== Try it ==
Word for word, copy the lines from the one with "Assiette et set" to the last line of the data below, counting both, and keep every picture out.

== Stored records ==
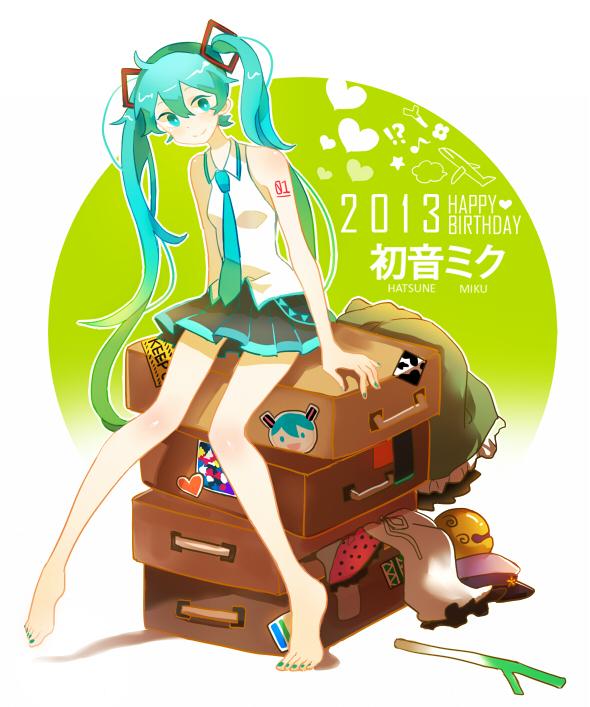 Miku Monday #187 (CLXXXVII) - Hatsune Miku, 6º Aniversario (II)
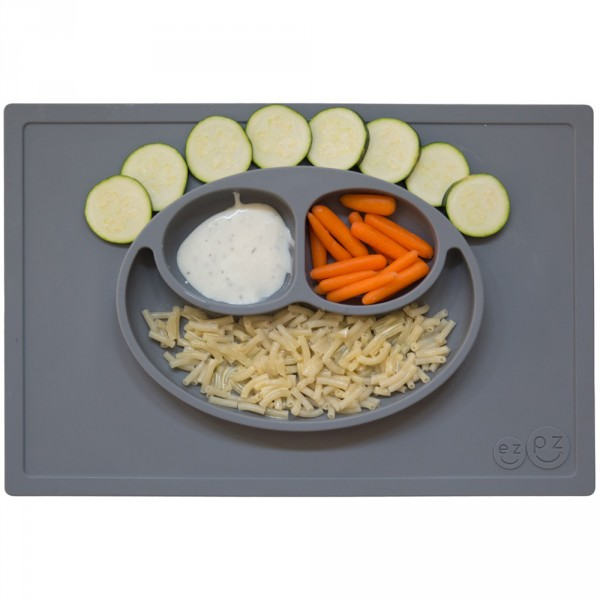 Assiette et set de table tout-en-un happy mat gris Ezpz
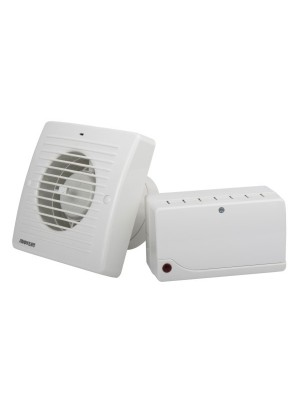 Low Voltage/Wattage Wall Mounted Fan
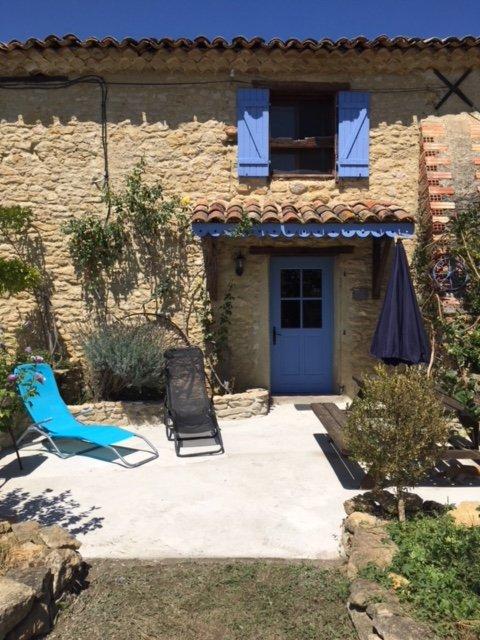 Le grenier à foin, casa vacanza a Gaudies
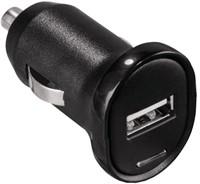 OPLADER AUTO HAMA PICCO 12V USB ZWART 1 STUK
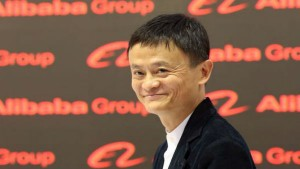 Chinese Ecommerce Gaint Alibaba S Jack Ma Sells 8 2 Billion Value Of Shares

== Result for this task ==
 Assiette et set de table tout-en-un happy mat gris Ezpz
 Low Voltage/Wattage Wall Mounted Fan
 Le grenier à foin, casa vacanza a Gaudies
 OPLADER AUTO HAMA PICCO 12V USB ZWART 1 STUK
 Chinese Ecommerce Gaint Alibaba S Jack Ma Sells 8 2 Billion Value Of Shares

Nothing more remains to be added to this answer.